Aus dem Alltag zweier Ruderer. Montagmorgen, 6.30 Uhr. Morten Noskes Wecker klingelt, müde quält er sich aus dem Bett. Bereits eine Stunde später steht der 21-jährige BWL-Student im Vereinshaus seines Ruderclubs „Favorite Hammonia“ in Hamburg, zusammen mit seinen Teamkollegen und seinem Trainer. Noch sieht er ein wenig verschlafen aus, doch sobald das morgendliche Training beginnt, ist er hochkonzentriert. Zur selben Zeit sitzt Paul Nodinot, 23, am Frühstückstisch und stärkt sich für den bevorstehenden Tag. Dieser beginnt erstmal mit Uni – Paul studiert Biologie und Chemie auf Lehramt. Während er in der ersten Vorlesung sitzt, ist auch Morten unterwegs nach Lüneburg, um den Unialltag hinter sich zu bringen. Nach den Veranstaltungen machen sich beide auf den Weg zum Rudern – Morten, um das zweite tägliche Training nicht zu verpassen, Paul, um seine Jugendmannschaft beim Lüneburger Ruderverein „Wiking“ zu trainieren.
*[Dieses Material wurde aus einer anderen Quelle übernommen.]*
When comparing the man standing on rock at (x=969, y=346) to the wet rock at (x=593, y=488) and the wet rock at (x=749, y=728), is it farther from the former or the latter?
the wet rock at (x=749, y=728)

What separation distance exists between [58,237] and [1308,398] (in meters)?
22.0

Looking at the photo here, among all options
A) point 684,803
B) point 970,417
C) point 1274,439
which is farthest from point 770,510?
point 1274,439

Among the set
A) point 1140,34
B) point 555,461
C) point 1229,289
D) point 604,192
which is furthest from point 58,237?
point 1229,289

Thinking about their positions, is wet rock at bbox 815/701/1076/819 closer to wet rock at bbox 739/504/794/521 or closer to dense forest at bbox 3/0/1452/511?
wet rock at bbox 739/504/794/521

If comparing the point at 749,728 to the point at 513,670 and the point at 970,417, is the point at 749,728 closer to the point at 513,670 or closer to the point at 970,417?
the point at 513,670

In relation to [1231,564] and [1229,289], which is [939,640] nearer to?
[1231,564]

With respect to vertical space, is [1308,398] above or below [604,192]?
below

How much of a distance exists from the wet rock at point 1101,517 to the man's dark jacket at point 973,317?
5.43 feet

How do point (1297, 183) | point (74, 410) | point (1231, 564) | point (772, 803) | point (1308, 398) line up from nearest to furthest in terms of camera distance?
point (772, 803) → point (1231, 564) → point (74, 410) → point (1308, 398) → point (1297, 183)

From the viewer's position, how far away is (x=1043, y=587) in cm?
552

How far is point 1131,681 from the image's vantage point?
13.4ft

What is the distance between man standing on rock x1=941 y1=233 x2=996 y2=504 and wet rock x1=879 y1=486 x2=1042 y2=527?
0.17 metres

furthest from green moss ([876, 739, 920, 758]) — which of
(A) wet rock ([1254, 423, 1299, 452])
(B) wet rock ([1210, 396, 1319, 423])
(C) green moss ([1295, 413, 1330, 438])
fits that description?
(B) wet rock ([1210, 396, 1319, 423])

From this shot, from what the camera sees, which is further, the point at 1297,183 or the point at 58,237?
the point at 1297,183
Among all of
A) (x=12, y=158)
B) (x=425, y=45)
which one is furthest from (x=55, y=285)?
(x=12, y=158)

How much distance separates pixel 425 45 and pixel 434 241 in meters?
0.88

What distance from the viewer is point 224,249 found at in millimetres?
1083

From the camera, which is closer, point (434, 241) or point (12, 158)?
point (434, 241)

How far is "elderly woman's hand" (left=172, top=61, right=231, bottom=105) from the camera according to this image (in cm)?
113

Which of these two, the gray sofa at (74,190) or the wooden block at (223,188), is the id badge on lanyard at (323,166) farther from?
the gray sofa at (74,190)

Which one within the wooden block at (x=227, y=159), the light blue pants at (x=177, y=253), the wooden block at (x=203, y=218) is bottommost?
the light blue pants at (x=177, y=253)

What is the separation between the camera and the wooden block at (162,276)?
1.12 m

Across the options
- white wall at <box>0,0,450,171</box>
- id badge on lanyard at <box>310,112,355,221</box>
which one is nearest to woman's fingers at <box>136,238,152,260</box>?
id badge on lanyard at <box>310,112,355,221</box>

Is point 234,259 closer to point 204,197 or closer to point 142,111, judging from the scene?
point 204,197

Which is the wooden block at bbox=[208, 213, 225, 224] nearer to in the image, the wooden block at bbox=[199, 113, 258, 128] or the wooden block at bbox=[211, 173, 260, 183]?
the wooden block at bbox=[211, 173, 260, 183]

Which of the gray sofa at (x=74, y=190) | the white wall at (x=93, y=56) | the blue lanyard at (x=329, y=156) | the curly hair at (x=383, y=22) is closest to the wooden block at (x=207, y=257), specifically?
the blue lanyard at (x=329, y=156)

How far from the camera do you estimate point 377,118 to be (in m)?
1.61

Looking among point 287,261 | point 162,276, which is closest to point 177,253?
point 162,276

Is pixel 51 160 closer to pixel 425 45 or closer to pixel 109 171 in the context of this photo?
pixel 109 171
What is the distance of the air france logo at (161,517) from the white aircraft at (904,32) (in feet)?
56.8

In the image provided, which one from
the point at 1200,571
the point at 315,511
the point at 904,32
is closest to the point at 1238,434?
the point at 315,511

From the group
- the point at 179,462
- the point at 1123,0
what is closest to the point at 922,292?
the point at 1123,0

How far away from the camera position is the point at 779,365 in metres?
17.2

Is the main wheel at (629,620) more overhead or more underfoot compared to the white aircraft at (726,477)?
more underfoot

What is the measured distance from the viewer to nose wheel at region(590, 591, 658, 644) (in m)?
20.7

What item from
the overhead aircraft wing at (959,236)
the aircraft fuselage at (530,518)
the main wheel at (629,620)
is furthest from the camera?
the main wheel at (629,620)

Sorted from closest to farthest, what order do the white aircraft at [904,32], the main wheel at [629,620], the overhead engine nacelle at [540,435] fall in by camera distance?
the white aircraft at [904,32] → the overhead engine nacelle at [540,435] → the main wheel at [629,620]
Im Gegensatz zu Morten, dem Leistungssportler, dessen Ziel die Nationalmannschaft ist, hat sich Paul der Jugendförderung verschrieben. Obwohl er durchaus Erfolge feiern konnte, wie zum Beispiel als niedersächsischer A-Männer Landesmeister, fehlen dem 23-Jährigen 10 cm Körpergröße, um richtig in den Leistungssport einzusteigen. Für Paul war der Wechsel auf die Trainerbank dennoch eine Chance, das weiterzugeben, was ihm seine Trainer einmal beigebracht haben. Die Arbeit mit Kindern mache ihm Spaß, sagt der Lehramt-Student, und es sei toll, die Fortschritte seiner Schützlinge zu sehen. So entschied sich Paul gegen den ständigen Wettkampfdruck und für die Jugendarbeit in seinem Verein.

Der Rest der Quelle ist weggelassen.